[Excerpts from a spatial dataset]
- - -
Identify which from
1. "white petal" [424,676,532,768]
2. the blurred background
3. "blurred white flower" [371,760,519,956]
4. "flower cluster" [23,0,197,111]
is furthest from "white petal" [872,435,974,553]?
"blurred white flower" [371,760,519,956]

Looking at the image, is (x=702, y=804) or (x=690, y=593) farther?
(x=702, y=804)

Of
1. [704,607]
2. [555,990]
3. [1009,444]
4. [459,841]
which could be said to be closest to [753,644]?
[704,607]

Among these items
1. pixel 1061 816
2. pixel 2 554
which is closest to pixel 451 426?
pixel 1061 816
- - -
* **Task description**
Copy out all of the records above word for word, line by line.

* **Result of this exercise**
Identify which from
1. "white petal" [424,676,532,768]
2. the blurred background
3. "blurred white flower" [371,760,519,956]
4. "flower cluster" [23,0,197,111]
is furthest from "white petal" [872,435,974,553]?
"blurred white flower" [371,760,519,956]

Looking at the image, is (x=702, y=804) or (x=690, y=593) farther?
(x=702, y=804)

Of
1. [704,607]
2. [555,990]
3. [1009,444]
4. [459,841]
which could be said to be closest to [753,644]?
[704,607]

Among these items
1. pixel 1061 816
2. pixel 2 554
which is closest to pixel 451 426?
pixel 1061 816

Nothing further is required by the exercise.